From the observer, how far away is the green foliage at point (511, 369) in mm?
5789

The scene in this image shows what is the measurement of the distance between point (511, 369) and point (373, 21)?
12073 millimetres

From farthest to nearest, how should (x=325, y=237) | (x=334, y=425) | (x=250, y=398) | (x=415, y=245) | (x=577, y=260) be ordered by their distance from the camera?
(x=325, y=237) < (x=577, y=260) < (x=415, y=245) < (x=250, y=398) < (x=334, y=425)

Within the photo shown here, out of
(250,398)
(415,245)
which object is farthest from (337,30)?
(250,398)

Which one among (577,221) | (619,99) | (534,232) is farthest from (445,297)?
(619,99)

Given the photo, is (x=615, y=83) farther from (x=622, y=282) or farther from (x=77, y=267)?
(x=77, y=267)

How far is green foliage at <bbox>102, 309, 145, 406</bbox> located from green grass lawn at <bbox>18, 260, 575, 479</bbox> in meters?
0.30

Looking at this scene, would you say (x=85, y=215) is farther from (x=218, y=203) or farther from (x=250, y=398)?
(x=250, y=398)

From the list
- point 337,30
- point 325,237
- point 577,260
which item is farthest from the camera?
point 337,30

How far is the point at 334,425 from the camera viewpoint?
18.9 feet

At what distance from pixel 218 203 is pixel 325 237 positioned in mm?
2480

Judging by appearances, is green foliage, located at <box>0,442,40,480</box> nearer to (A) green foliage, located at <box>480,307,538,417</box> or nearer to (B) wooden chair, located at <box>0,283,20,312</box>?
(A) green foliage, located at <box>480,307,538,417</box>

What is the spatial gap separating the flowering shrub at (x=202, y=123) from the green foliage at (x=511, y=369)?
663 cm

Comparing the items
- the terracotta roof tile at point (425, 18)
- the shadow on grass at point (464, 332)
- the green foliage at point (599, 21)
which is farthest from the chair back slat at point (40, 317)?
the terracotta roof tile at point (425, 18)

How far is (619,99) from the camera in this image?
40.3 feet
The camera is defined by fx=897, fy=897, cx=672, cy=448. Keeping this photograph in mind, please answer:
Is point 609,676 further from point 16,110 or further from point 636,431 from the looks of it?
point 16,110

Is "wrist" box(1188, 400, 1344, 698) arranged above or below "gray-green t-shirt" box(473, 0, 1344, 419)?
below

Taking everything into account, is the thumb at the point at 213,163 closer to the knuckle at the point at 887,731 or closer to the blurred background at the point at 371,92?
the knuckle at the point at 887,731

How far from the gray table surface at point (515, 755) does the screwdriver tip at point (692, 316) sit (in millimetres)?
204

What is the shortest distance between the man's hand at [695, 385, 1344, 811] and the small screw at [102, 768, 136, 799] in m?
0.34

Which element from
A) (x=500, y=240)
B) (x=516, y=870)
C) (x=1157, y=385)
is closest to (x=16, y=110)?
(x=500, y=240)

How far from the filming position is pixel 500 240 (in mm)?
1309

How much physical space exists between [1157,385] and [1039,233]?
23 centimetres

■ ■ ■ ■

Set all of the records down again, exactly as they stand.

From the observer, how far away is the green foliage at point (511, 369) in mm?
5789

The scene in this image shows what is the measurement of the distance between point (511, 369) and point (373, 21)?
12073 millimetres

From farthest to nearest, how should (x=325, y=237) | (x=334, y=425) | (x=250, y=398) | (x=415, y=245) | (x=577, y=260) be ordered by their distance from the camera?
(x=325, y=237) < (x=577, y=260) < (x=415, y=245) < (x=250, y=398) < (x=334, y=425)

Within the photo shown here, out of
(250,398)
(415,245)
which object is farthest from (337,30)?
(250,398)

Which one among (577,221) | (619,99) | (534,232) is farthest from (445,297)?
(619,99)

Given the photo, is (x=615, y=83) farther from (x=622, y=282) or farther from (x=77, y=267)?
(x=77, y=267)

How far is green foliage at <bbox>102, 309, 145, 406</bbox> located from green grass lawn at <bbox>18, 260, 575, 479</bbox> in meters?
0.30

Looking at this scene, would you say (x=85, y=215) is farther from (x=218, y=203) or farther from (x=250, y=398)?
(x=250, y=398)

From the list
- point 337,30
- point 325,237
- point 577,260
which item is farthest from the camera?
point 337,30

How far is the point at 334,425 from the camera viewpoint?
18.9 feet

At what distance from pixel 218 203 is pixel 325 237 positioned in mm?
2480

Judging by appearances, is green foliage, located at <box>0,442,40,480</box> nearer to (A) green foliage, located at <box>480,307,538,417</box> or nearer to (B) wooden chair, located at <box>0,283,20,312</box>?
(A) green foliage, located at <box>480,307,538,417</box>

What is the spatial gap separating the flowering shrub at (x=202, y=123) from the green foliage at (x=511, y=369)?
663 cm

Comparing the items
- the terracotta roof tile at point (425, 18)
- the shadow on grass at point (464, 332)
- the green foliage at point (599, 21)
which is farthest from the chair back slat at point (40, 317)?
the terracotta roof tile at point (425, 18)

How far is (619,99) from the camera in this image?
40.3 feet
The camera is defined by fx=897, fy=897, cx=672, cy=448. Keeping this photograph in mind, please answer:
Is point 609,676 further from point 16,110 or further from point 636,431 from the looks of it?
point 16,110

Is "wrist" box(1188, 400, 1344, 698) arranged above or below "gray-green t-shirt" box(473, 0, 1344, 419)?
below

Taking everything into account, is the thumb at the point at 213,163 closer to the knuckle at the point at 887,731 or closer to the blurred background at the point at 371,92?
the knuckle at the point at 887,731

How far from the gray table surface at point (515, 755) does the screwdriver tip at point (692, 316) sit (in millimetres)?
204

What is the shortest distance between the man's hand at [695, 385, 1344, 811] and the small screw at [102, 768, 136, 799] in m?
0.34

Which element from
A) (x=500, y=240)
B) (x=516, y=870)
C) (x=1157, y=385)
is closest to (x=16, y=110)?
(x=500, y=240)

How far from the filming position is pixel 500 240 (in mm)?
1309

How much physical space exists between [1157,385] and [1039,233]?
23 centimetres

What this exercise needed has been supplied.